— Stated problem —
Print the whole listing below without any change to its wording, leaving out the pictures.

— Data —
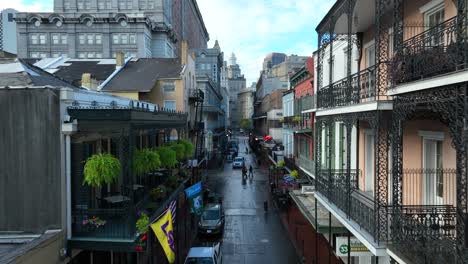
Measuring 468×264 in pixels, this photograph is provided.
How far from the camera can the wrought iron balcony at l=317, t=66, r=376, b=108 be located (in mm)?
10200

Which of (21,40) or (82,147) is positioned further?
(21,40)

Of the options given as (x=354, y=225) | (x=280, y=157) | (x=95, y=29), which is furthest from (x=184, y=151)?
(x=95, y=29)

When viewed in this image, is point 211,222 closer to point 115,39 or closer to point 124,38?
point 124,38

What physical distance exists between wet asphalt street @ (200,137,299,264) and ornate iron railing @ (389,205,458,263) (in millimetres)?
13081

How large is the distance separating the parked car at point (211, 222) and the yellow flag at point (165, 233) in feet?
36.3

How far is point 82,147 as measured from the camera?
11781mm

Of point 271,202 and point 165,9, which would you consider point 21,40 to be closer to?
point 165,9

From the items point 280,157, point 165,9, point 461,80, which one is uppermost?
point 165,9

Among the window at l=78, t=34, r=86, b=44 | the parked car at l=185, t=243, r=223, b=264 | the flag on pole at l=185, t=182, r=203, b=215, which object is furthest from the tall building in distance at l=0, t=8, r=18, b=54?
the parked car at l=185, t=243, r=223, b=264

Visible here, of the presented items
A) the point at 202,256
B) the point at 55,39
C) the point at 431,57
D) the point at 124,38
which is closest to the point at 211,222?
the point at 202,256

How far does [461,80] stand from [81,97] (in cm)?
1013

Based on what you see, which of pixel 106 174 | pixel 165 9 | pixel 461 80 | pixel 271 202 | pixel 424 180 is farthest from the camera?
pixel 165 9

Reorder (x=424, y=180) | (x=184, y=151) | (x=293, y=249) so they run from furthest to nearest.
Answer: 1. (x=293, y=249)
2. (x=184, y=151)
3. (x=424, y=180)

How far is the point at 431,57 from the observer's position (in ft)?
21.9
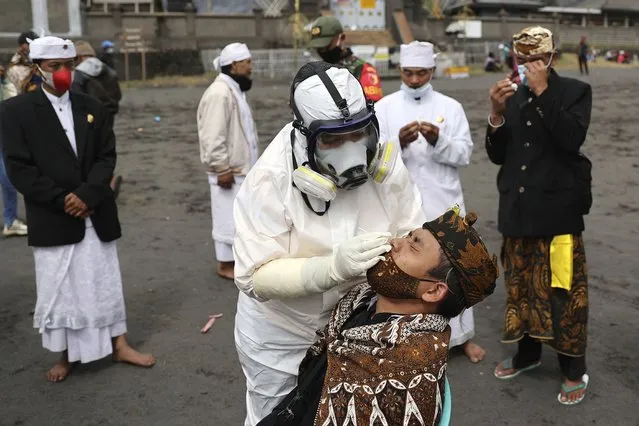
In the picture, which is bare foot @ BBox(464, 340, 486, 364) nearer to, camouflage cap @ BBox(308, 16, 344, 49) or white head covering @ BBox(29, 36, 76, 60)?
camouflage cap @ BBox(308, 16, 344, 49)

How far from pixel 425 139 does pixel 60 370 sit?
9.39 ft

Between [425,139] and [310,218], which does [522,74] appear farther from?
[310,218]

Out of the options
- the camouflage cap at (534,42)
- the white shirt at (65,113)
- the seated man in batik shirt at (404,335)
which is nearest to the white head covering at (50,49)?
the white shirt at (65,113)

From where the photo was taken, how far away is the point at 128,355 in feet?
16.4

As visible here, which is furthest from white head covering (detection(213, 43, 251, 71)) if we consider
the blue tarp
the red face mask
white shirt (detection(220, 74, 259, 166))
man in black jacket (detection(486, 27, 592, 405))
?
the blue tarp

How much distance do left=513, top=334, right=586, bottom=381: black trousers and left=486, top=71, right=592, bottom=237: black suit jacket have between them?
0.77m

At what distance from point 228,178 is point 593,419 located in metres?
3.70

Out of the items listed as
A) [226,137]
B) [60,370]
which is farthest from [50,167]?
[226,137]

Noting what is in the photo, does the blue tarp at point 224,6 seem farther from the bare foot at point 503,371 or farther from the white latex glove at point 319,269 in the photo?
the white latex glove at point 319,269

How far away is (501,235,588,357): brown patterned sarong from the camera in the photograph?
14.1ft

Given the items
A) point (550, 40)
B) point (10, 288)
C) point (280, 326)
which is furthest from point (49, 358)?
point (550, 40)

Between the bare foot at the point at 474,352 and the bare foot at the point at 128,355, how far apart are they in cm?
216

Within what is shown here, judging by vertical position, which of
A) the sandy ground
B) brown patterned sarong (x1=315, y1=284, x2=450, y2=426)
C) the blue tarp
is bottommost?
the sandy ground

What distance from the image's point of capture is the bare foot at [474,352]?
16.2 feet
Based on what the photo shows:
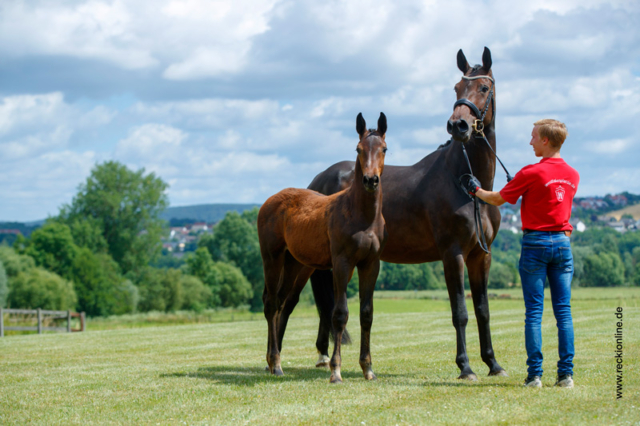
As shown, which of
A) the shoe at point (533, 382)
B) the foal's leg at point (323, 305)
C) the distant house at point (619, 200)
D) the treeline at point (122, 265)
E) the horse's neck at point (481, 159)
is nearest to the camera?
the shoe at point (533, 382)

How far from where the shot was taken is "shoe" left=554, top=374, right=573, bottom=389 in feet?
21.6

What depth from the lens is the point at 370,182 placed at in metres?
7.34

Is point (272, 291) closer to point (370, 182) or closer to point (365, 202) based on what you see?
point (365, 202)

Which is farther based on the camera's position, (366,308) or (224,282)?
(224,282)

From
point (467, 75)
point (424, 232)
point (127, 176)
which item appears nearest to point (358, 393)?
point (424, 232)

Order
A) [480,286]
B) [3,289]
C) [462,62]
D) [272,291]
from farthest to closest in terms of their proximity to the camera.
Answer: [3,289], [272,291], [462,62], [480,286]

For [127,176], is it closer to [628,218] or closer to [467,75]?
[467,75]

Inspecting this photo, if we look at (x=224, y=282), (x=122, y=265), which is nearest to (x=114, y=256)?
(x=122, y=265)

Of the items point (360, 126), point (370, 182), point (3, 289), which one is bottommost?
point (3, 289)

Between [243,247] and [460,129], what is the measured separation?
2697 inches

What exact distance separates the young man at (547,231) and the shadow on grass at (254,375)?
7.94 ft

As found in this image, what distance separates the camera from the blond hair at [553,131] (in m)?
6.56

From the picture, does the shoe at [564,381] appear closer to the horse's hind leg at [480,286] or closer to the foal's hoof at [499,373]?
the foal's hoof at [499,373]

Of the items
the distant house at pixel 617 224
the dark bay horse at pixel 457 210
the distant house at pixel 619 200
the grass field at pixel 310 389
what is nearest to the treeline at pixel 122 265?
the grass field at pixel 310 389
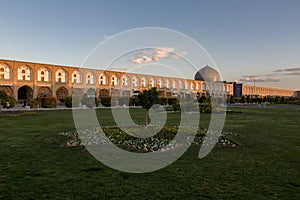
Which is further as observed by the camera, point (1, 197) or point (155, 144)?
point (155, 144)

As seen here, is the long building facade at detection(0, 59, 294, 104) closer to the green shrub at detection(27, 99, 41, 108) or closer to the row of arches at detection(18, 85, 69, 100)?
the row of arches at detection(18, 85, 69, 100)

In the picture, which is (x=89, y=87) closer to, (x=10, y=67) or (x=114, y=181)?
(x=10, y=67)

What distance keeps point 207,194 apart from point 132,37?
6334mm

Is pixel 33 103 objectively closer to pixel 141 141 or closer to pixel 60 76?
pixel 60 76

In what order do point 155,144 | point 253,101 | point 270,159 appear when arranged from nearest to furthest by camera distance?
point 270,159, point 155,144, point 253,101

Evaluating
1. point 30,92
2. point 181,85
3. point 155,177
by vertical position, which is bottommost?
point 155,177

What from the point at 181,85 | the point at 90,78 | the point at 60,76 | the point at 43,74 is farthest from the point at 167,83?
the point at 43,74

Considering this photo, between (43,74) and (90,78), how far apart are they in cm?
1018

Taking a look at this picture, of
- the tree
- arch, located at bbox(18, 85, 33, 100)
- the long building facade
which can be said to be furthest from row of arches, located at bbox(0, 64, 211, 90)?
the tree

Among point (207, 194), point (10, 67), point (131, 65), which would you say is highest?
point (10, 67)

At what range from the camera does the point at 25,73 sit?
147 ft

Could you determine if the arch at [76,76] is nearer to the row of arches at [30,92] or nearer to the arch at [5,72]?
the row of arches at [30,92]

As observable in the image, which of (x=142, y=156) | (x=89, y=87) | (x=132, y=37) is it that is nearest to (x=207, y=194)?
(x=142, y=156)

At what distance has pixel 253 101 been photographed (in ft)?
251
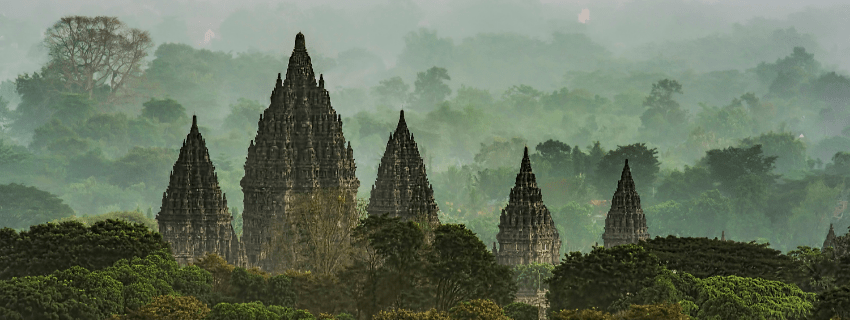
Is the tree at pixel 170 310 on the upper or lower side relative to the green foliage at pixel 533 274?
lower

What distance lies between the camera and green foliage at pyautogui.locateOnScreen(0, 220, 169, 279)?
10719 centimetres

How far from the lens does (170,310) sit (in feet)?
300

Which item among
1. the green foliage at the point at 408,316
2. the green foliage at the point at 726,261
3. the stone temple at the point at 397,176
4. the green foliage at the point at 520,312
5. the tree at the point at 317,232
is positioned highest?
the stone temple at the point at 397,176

— Worked answer —
Measuring 468×264 in pixels, this photograph is provided.
How far from the camera can the wrought iron balcony at l=317, t=66, r=376, b=108 be located (in mm)?
10200

Which of (21,40) or (82,147) is positioned further?
(21,40)

Of the options given as (x=354, y=225) | (x=280, y=157) | (x=95, y=29), which is furthest from (x=184, y=151)?
(x=95, y=29)

When viewed in this image, is point 211,222 closer to point 115,39 or closer to point 124,38?
point 124,38

What physical distance exists between wet asphalt street @ (200,137,299,264) and ornate iron railing @ (389,205,458,263) (in millimetres)?
13081

How large is the distance separating the parked car at point (211, 222) and the yellow flag at point (165, 233) in feet?
36.3

How far is point 82,147 as measured from the camera?
11781mm

Of point 271,202 and point 165,9, which would you consider point 21,40 to be closer to?
point 165,9

From the items point 280,157, point 165,9, point 461,80, which one is uppermost?
point 165,9

Among the window at l=78, t=34, r=86, b=44 | the parked car at l=185, t=243, r=223, b=264 | the flag on pole at l=185, t=182, r=203, b=215, which object is furthest from the tall building in distance at l=0, t=8, r=18, b=54?
the parked car at l=185, t=243, r=223, b=264

Visible here, of the presented items
A) the point at 202,256
B) the point at 55,39
C) the point at 431,57
D) the point at 124,38
which is closest to the point at 211,222?
the point at 202,256

How far does [461,80] stand from [81,97] (in cm)?
1013

Based on what you see, which of pixel 106 174 | pixel 165 9 | pixel 461 80 | pixel 271 202 | pixel 424 180 is farthest from the camera?
pixel 165 9

Reorder (x=424, y=180) | (x=184, y=151) | (x=293, y=249) so they run from furthest to nearest.
Answer: 1. (x=293, y=249)
2. (x=184, y=151)
3. (x=424, y=180)

How far is the point at 431,57 from the observer's position (in ft)?
21.9
In the picture, which is bare foot @ BBox(464, 340, 486, 364) nearer to, camouflage cap @ BBox(308, 16, 344, 49) or white head covering @ BBox(29, 36, 76, 60)?
camouflage cap @ BBox(308, 16, 344, 49)

How far from pixel 425 139 does pixel 60 370 sit?
9.39 ft

Between [425,139] and [310,218], which does [522,74] appear farther from?
[310,218]

Out of the options
- the camouflage cap at (534,42)
- the white shirt at (65,113)
- the seated man in batik shirt at (404,335)
which is nearest to the white head covering at (50,49)?
the white shirt at (65,113)

From where the photo was taken, how far away is the point at 128,355 in feet?
16.4

As visible here, which is furthest from white head covering (detection(213, 43, 251, 71)) if we consider
the blue tarp
the red face mask
white shirt (detection(220, 74, 259, 166))
man in black jacket (detection(486, 27, 592, 405))
?
the blue tarp

How much distance do left=513, top=334, right=586, bottom=381: black trousers and left=486, top=71, right=592, bottom=237: black suit jacket have between them?
0.77m

At what distance from point 228,178 is point 593,419 located in metres?
3.70

Out of the items listed as
A) [226,137]
B) [60,370]
which is farthest from [50,167]?
[226,137]

Noting what is in the photo, does the blue tarp at point 224,6 seem farther from the bare foot at point 503,371 or farther from the white latex glove at point 319,269 in the photo?
the white latex glove at point 319,269

How far away is (501,235,588,357): brown patterned sarong from the camera in the photograph?
14.1ft

Given the items
A) point (550, 40)
B) point (10, 288)
C) point (280, 326)
which is furthest from point (49, 358)?
point (550, 40)

Between the bare foot at the point at 474,352 and the bare foot at the point at 128,355, how far apart are they in cm?
216

Within what is shown here, judging by vertical position, which of
A) the sandy ground
B) brown patterned sarong (x1=315, y1=284, x2=450, y2=426)
C) the blue tarp
is bottommost?
the sandy ground

What distance from the image's point of capture is the bare foot at [474,352]?
16.2 feet
Based on what the photo shows:
As shown, which of
A) the shoe at point (533, 382)
B) the foal's leg at point (323, 305)
C) the distant house at point (619, 200)
D) the treeline at point (122, 265)
E) the horse's neck at point (481, 159)
is nearest to the camera?
the shoe at point (533, 382)

How far from where the shot was taken is "shoe" left=554, top=374, right=573, bottom=389 in feet?
21.6

What depth from the lens is the point at 370,182 placed at in metres?
7.34

Is point (272, 291) closer to point (370, 182) or closer to point (365, 202) based on what you see?
point (365, 202)

Which is farther based on the camera's position, (366,308) or (224,282)?
(224,282)

From
point (467, 75)
point (424, 232)
point (127, 176)
which item appears nearest to point (358, 393)?
point (424, 232)

Order
A) [480,286]
B) [3,289]
C) [462,62]
D) [272,291]
from farthest to closest in terms of their proximity to the camera.
Answer: [3,289], [272,291], [462,62], [480,286]

For [127,176], is it closer to [628,218] or closer to [467,75]?
[467,75]

Inspecting this photo, if we look at (x=224, y=282), (x=122, y=265), which is nearest to (x=114, y=256)?
(x=122, y=265)

Of the items point (360, 126), point (370, 182), point (3, 289), which one is bottommost?
point (3, 289)

Between [243,247] and [460,129], what is the measured separation?
2697 inches

What exact distance separates the young man at (547,231) and the shadow on grass at (254,375)?
7.94 ft

As found in this image, what distance separates the camera from the blond hair at [553,131] (in m)?
6.56

From the picture, does the shoe at [564,381] appear closer to the horse's hind leg at [480,286] or closer to the foal's hoof at [499,373]?
the foal's hoof at [499,373]

Of the items
the distant house at pixel 617 224
the dark bay horse at pixel 457 210
the distant house at pixel 619 200
the grass field at pixel 310 389
what is nearest to the treeline at pixel 122 265?
the grass field at pixel 310 389
Which is further as observed by the camera, point (1, 197) or point (155, 144)?
point (155, 144)

As seen here, is the long building facade at detection(0, 59, 294, 104) closer to the green shrub at detection(27, 99, 41, 108) or closer to the row of arches at detection(18, 85, 69, 100)?
the row of arches at detection(18, 85, 69, 100)

In the picture, which is (x=89, y=87) closer to, (x=10, y=67) or (x=114, y=181)?
(x=10, y=67)

What distance keeps point 207,194 apart from point 132,37?
6334mm

Is pixel 33 103 objectively closer to pixel 141 141 or closer to pixel 60 76?
pixel 60 76

In what order do point 155,144 | point 253,101 | point 270,159 appear when arranged from nearest to furthest by camera distance?
point 270,159, point 155,144, point 253,101

Evaluating
1. point 30,92
2. point 181,85
3. point 155,177
by vertical position, which is bottommost?
point 155,177

What from the point at 181,85 | the point at 90,78 | the point at 60,76 | the point at 43,74 is farthest from the point at 167,83?
the point at 43,74

Considering this photo, between (43,74) and (90,78), how far apart are they in cm?
1018

Taking a look at this picture, of
- the tree
- arch, located at bbox(18, 85, 33, 100)
- the long building facade
which can be said to be furthest from row of arches, located at bbox(0, 64, 211, 90)?
the tree

Among point (207, 194), point (10, 67), point (131, 65), which would you say is highest?
point (10, 67)

At what range from the camera does the point at 25,73 sit?
147 ft

Could you determine if the arch at [76,76] is nearer to the row of arches at [30,92] or nearer to the arch at [5,72]?
the row of arches at [30,92]

As observable in the image, which of (x=142, y=156) | (x=89, y=87) | (x=132, y=37) is it that is nearest to (x=207, y=194)?
(x=142, y=156)

At what distance has pixel 253 101 been photographed (in ft)?
251
Is the tree at pixel 170 310 on the upper or lower side relative to the green foliage at pixel 533 274?
lower

What distance lies between the camera and green foliage at pyautogui.locateOnScreen(0, 220, 169, 279)?
10719 centimetres

How far from the lens does (170,310) sit (in feet)?
300

Which item among
1. the green foliage at the point at 408,316
2. the green foliage at the point at 726,261
3. the stone temple at the point at 397,176
4. the green foliage at the point at 520,312
5. the tree at the point at 317,232
is positioned highest?
the stone temple at the point at 397,176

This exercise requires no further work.